The burden is changing — what recent data show

Regional reports and registry analyses indicate that the cancer burden across states is evolving, with ovarian cancer remaining a significant contributor to women’s cancer care needs. Government and registry data presented in recent state-level briefings have highlighted the continuing impact of ovarian cancer alongside breast and cervical cancers, reinforcing the need for state and district-level readiness to diagnose and treat these conditions. 

What caregivers and women can do today?

  1. Listen and act — if bloating, pelvic pain, early satiety, or urinary urgency are new and persist for more than a few weeks, encourage a gynaecological review.

  2. Know your family history — share details about breast or ovarian cancers in relatives with clinicians; this can change the recommended approach.

  3. Seek specialist advice for high risk — women with a strong family history or known genetic mutations should be offered genetic counselling and tailored surveillance.

  4. Support through treatment — practical help with appointments, nutrition, and emotional support improves adherence to therapy and recovery.

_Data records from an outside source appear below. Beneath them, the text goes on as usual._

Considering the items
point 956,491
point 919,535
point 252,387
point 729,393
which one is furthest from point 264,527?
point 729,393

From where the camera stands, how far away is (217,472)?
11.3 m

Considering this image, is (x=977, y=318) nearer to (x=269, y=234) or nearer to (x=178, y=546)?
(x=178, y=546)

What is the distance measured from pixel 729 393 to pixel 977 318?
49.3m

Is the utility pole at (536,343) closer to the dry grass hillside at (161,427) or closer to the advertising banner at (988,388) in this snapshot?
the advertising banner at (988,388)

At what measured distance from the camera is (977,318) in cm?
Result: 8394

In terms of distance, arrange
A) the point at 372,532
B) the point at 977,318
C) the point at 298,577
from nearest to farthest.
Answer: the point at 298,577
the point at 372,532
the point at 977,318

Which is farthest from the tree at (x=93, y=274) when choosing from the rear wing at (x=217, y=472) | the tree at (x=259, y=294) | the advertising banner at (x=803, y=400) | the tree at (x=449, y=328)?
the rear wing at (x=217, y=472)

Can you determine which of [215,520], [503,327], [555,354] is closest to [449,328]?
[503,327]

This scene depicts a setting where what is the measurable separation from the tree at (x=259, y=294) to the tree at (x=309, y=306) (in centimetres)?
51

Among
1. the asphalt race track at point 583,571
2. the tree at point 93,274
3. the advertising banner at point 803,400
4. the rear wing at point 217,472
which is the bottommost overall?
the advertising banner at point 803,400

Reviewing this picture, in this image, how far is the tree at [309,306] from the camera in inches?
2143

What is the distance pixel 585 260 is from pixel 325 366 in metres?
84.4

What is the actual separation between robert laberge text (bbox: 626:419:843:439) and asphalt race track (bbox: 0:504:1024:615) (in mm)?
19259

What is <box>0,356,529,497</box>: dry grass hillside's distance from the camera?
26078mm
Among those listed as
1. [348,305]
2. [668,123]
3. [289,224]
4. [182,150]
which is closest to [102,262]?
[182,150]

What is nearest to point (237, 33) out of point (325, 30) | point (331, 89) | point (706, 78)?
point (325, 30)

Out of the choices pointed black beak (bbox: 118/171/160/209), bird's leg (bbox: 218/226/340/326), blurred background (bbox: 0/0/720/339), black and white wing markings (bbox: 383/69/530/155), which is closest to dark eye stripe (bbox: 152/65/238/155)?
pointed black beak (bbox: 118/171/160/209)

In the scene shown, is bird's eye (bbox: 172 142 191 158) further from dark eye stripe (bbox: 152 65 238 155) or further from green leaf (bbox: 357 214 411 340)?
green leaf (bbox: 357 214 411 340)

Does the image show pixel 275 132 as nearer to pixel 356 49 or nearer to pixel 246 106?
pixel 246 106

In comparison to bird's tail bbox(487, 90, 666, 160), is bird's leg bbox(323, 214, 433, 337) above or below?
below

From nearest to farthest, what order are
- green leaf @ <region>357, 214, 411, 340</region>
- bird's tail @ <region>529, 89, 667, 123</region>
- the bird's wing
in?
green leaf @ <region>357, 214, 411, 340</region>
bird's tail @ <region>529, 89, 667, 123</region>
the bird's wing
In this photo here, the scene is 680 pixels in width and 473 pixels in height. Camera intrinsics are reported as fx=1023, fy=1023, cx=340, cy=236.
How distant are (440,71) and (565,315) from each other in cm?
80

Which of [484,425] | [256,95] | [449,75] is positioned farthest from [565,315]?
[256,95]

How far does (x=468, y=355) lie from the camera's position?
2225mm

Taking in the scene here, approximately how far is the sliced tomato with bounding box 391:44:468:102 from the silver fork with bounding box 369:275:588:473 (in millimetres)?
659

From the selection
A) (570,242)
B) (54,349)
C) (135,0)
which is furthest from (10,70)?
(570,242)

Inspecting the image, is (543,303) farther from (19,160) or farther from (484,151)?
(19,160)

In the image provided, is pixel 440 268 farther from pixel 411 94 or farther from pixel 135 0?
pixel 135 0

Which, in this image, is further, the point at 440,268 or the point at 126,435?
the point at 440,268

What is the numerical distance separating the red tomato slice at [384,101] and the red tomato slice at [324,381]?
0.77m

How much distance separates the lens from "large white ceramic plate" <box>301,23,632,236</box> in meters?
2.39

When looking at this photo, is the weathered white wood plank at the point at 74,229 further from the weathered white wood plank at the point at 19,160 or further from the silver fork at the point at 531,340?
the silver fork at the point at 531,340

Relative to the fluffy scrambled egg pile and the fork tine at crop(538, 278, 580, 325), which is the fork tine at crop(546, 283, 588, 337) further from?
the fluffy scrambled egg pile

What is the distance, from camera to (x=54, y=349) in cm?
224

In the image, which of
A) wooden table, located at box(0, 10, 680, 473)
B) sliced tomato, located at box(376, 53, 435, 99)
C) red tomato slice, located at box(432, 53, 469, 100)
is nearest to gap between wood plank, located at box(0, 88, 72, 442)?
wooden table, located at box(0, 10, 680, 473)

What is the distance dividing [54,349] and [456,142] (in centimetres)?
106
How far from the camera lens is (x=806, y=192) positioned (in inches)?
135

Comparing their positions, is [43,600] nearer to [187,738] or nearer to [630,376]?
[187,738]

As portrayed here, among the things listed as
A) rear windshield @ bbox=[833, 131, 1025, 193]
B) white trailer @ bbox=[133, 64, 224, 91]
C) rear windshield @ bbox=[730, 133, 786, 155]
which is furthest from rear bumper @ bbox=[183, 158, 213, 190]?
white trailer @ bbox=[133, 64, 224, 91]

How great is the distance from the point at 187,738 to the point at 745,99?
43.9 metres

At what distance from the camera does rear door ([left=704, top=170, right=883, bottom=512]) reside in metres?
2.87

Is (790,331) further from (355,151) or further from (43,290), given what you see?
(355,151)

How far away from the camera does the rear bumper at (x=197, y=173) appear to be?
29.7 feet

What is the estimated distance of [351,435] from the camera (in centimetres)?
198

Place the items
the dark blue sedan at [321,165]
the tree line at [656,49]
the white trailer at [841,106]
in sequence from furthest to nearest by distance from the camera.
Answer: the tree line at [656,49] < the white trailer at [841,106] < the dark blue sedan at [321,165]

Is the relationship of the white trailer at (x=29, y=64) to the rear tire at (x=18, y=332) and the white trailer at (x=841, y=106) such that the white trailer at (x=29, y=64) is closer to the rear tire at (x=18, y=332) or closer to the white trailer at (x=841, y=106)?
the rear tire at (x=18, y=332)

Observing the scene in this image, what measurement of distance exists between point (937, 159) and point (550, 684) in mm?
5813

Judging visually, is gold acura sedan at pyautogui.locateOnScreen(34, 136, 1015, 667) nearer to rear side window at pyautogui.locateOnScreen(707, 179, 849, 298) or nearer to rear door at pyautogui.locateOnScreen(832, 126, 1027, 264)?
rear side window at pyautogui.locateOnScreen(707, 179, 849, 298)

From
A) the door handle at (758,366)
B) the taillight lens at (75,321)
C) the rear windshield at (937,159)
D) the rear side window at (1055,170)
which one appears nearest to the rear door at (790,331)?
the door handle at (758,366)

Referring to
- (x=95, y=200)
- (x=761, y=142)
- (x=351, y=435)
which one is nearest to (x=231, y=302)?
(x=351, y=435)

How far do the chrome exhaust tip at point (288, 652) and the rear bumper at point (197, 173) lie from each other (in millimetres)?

Ovarian cancers stealth makes it frightening, but it is not untouchable. When families treat persistent, unexplained symptoms as legitimate reasons to consult, and when high-risk women receive targeted surveillance, instances of late diagnosis can fall. The message for everyone is simple: take persistent symptoms seriously, know your family story, and seek timely evaluation. That vigilance is the clearest defence against a disease that would otherwise remain silent.